(Brief): Transcribe the whole listing precisely, leaving nothing out.
[[ Records for this task, beginning ]]
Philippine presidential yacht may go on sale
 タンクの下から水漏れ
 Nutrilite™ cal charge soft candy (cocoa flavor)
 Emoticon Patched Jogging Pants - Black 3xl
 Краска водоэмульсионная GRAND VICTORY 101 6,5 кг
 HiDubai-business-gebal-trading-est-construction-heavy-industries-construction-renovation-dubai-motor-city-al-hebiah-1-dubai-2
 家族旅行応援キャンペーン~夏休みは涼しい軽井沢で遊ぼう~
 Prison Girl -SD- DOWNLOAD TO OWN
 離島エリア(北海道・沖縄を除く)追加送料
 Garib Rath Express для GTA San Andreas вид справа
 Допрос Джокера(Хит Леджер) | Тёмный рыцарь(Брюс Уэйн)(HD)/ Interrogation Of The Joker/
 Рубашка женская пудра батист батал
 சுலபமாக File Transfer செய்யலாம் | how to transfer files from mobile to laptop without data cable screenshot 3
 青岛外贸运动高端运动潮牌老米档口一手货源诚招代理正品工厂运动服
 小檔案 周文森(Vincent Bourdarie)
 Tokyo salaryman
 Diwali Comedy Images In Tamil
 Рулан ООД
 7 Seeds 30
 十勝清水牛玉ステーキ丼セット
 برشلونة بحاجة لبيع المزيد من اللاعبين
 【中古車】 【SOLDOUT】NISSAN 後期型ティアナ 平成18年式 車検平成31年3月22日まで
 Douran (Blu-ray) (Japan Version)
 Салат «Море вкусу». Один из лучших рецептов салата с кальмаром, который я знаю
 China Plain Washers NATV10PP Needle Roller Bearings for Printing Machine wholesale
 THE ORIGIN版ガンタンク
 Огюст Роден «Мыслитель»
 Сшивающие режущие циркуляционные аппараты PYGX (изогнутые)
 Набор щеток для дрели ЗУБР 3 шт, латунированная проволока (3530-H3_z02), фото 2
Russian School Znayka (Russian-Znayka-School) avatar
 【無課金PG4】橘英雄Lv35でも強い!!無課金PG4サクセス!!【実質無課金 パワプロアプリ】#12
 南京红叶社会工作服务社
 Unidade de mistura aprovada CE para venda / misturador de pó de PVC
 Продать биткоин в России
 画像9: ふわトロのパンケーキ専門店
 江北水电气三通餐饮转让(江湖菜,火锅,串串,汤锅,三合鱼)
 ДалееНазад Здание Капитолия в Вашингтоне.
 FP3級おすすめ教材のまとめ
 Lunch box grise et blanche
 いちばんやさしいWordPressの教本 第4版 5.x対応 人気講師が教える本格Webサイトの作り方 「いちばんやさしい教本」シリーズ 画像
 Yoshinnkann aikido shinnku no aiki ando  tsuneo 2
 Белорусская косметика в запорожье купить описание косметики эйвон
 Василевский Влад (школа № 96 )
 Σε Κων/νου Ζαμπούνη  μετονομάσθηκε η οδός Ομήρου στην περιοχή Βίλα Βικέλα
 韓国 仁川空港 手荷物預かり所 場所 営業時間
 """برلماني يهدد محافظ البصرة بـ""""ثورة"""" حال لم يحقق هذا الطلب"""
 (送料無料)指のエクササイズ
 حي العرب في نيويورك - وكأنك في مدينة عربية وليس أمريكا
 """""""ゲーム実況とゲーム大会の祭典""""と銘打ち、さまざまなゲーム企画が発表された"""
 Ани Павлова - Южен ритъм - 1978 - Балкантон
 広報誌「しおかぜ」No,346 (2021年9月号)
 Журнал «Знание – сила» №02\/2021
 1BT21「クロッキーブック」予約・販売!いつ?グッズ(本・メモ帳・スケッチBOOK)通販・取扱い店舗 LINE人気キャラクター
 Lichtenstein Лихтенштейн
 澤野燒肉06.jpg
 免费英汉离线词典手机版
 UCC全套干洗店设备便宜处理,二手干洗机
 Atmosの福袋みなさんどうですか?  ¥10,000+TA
[[ Records for this task, end ]]
(Solution to this task):
Philippine presidential yacht may go on sale
 タンクの下から水漏れ
 Nutrilite™ cal charge soft candy (cocoa flavor)
 Emoticon Patched Jogging Pants - Black 3xl
 Краска водоэмульсионная GRAND VICTORY 101 6,5 кг
 HiDubai-business-gebal-trading-est-construction-heavy-industries-construction-renovation-dubai-motor-city-al-hebiah-1-dubai-2
 家族旅行応援キャンペーン~夏休みは涼しい軽井沢で遊ぼう~
 Prison Girl -SD- DOWNLOAD TO OWN
 離島エリア(北海道・沖縄を除く)追加送料
 Garib Rath Express для GTA San Andreas вид справа
 Допрос Джокера(Хит Леджер) | Тёмный рыцарь(Брюс Уэйн)(HD)/ Interrogation Of The Joker/
 Рубашка женская пудра батист батал
 சுலபமாக File Transfer செய்யலாம் | how to transfer files from mobile to laptop without data cable screenshot 3
 青岛外贸运动高端运动潮牌老米档口一手货源诚招代理正品工厂运动服
 小檔案 周文森(Vincent Bourdarie)
 Tokyo salaryman
 Diwali Comedy Images In Tamil
 Рулан ООД
 7 Seeds 30
 十勝清水牛玉ステーキ丼セット
 برشلونة بحاجة لبيع المزيد من اللاعبين
 【中古車】 【SOLDOUT】NISSAN 後期型ティアナ 平成18年式 車検平成31年3月22日まで
 Douran (Blu-ray) (Japan Version)
 Салат «Море вкусу». Один из лучших рецептов салата с кальмаром, который я знаю
 China Plain Washers NATV10PP Needle Roller Bearings for Printing Machine wholesale
 THE ORIGIN版ガンタンク
 Огюст Роден «Мыслитель»
 Сшивающие режущие циркуляционные аппараты PYGX (изогнутые)
 Набор щеток для дрели ЗУБР 3 шт, латунированная проволока (3530-H3_z02), фото 2
Russian School Znayka (Russian-Znayka-School) avatar
 【無課金PG4】橘英雄Lv35でも強い!!無課金PG4サクセス!!【実質無課金 パワプロアプリ】#12
 南京红叶社会工作服务社
 Unidade de mistura aprovada CE para venda / misturador de pó de PVC
 Продать биткоин в России
 画像9: ふわトロのパンケーキ専門店
 江北水电气三通餐饮转让(江湖菜,火锅,串串,汤锅,三合鱼)
 ДалееНазад Здание Капитолия в Вашингтоне.
 FP3級おすすめ教材のまとめ
 Lunch box grise et blanche
 いちばんやさしいWordPressの教本 第4版 5.x対応 人気講師が教える本格Webサイトの作り方 「いちばんやさしい教本」シリーズ 画像
 Yoshinnkann aikido shinnku no aiki ando  tsuneo 2
 Белорусская косметика в запорожье купить описание косметики эйвон
 Василевский Влад (школа № 96 )
 Σε Κων/νου Ζαμπούνη  μετονομάσθηκε η οδός Ομήρου στην περιοχή Βίλα Βικέλα
 韓国 仁川空港 手荷物預かり所 場所 営業時間
 """برلماني يهدد محافظ البصرة بـ""""ثورة"""" حال لم يحقق هذا الطلب"""
 (送料無料)指のエクササイズ
 حي العرب في نيويورك - وكأنك في مدينة عربية وليس أمريكا
 """""""ゲーム実況とゲーム大会の祭典""""と銘打ち、さまざまなゲーム企画が発表された"""
 Ани Павлова - Южен ритъм - 1978 - Балкантон
 広報誌「しおかぜ」No,346 (2021年9月号)
 Журнал «Знание – сила» №02\/2021
 1BT21「クロッキーブック」予約・販売!いつ?グッズ(本・メモ帳・スケッチBOOK)通販・取扱い店舗 LINE人気キャラクター
 Lichtenstein Лихтенштейн
 澤野燒肉06.jpg
 免费英汉离线词典手机版
 UCC全套干洗店设备便宜处理,二手干洗机
 Atmosの福袋みなさんどうですか?  ¥10,000+TA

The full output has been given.